(WHAT YOU NEED TO DO): Line by line, the data below should be set down unchanged, with images excluded.

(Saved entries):
----------------------------------------

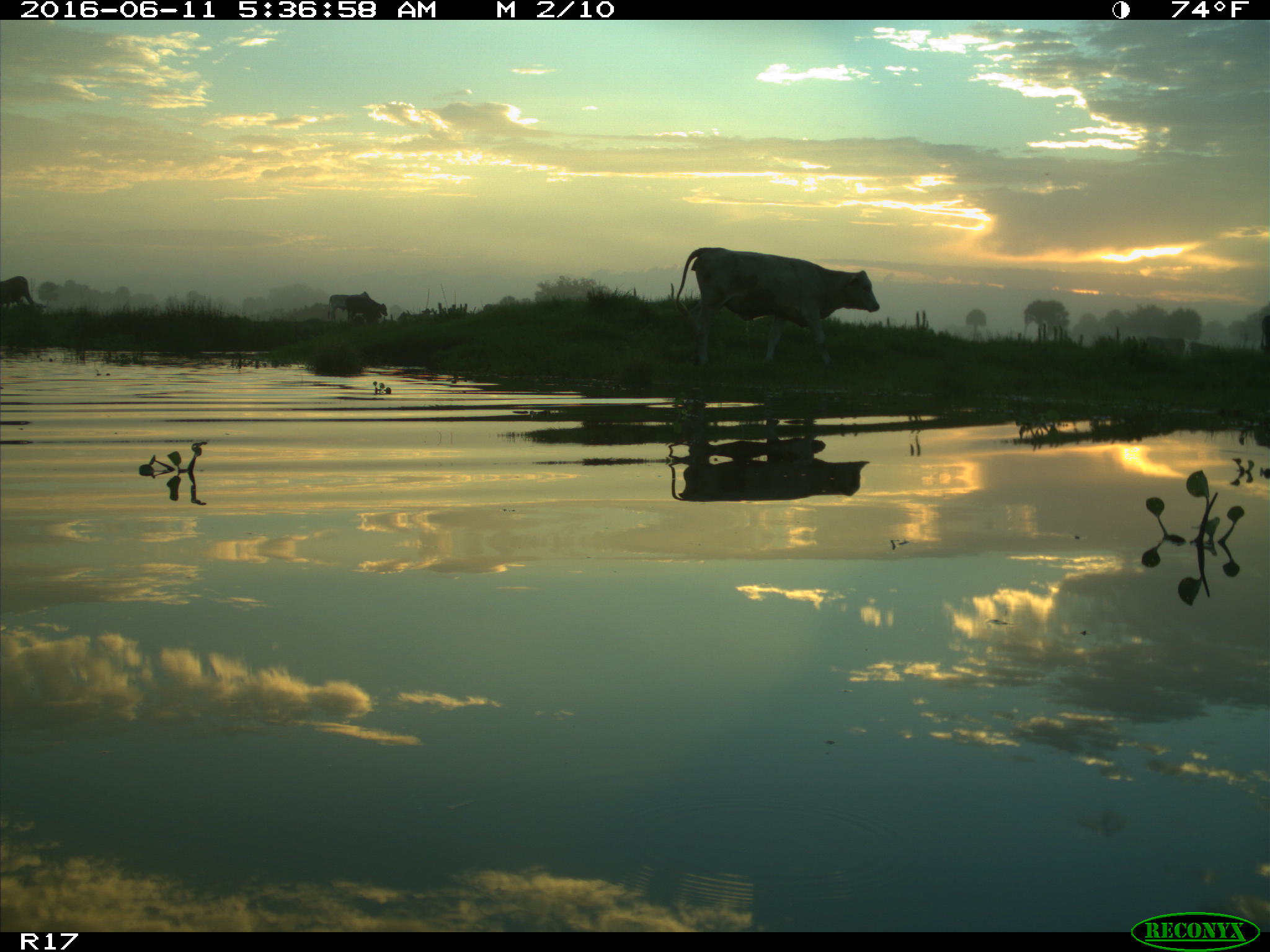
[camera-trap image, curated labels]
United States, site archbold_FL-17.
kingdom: Animalia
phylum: Chordata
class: Mammalia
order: Artiodactyla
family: Bovidae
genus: Bos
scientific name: Bos taurus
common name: domestic cow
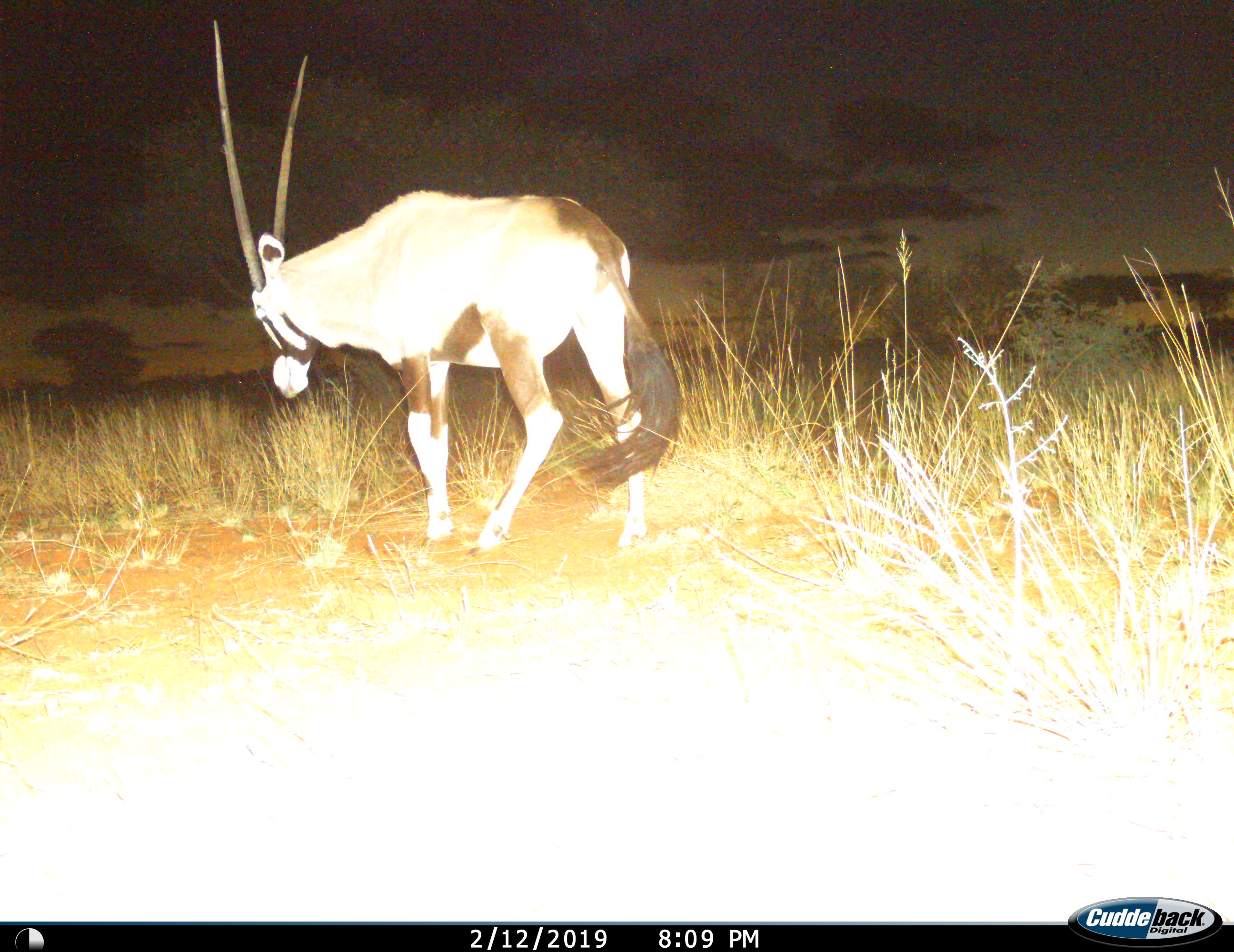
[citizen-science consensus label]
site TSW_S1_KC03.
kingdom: Animalia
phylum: Chordata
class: Mammalia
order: Artiodactyla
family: Bovidae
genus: Oryx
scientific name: Oryx gazella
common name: gemsbok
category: oryx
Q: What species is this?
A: Oryx (gemsbok) (Oryx gazella).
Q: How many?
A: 1.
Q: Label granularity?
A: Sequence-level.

----------------------------------------

(SOLVED PROBLEM):
[camera-trap image, curated labels]
United States, site archbold_FL-17.
kingdom: Animalia
phylum: Chordata
class: Mammalia
order: Artiodactyla
family: Bovidae
genus: Bos
scientific name: Bos taurus
common name: domestic cow
[citizen-science consensus label]
site TSW_S1_KC03.
kingdom: Animalia
phylum: Chordata
class: Mammalia
order: Artiodactyla
family: Bovidae
genus: Oryx
scientific name: Oryx gazella
common name: gemsbok
category: oryx
Q: What species is this?
A: Oryx (gemsbok) (Oryx gazella).
Q: How many?
A: 1.
Q: Label granularity?
A: Sequence-level.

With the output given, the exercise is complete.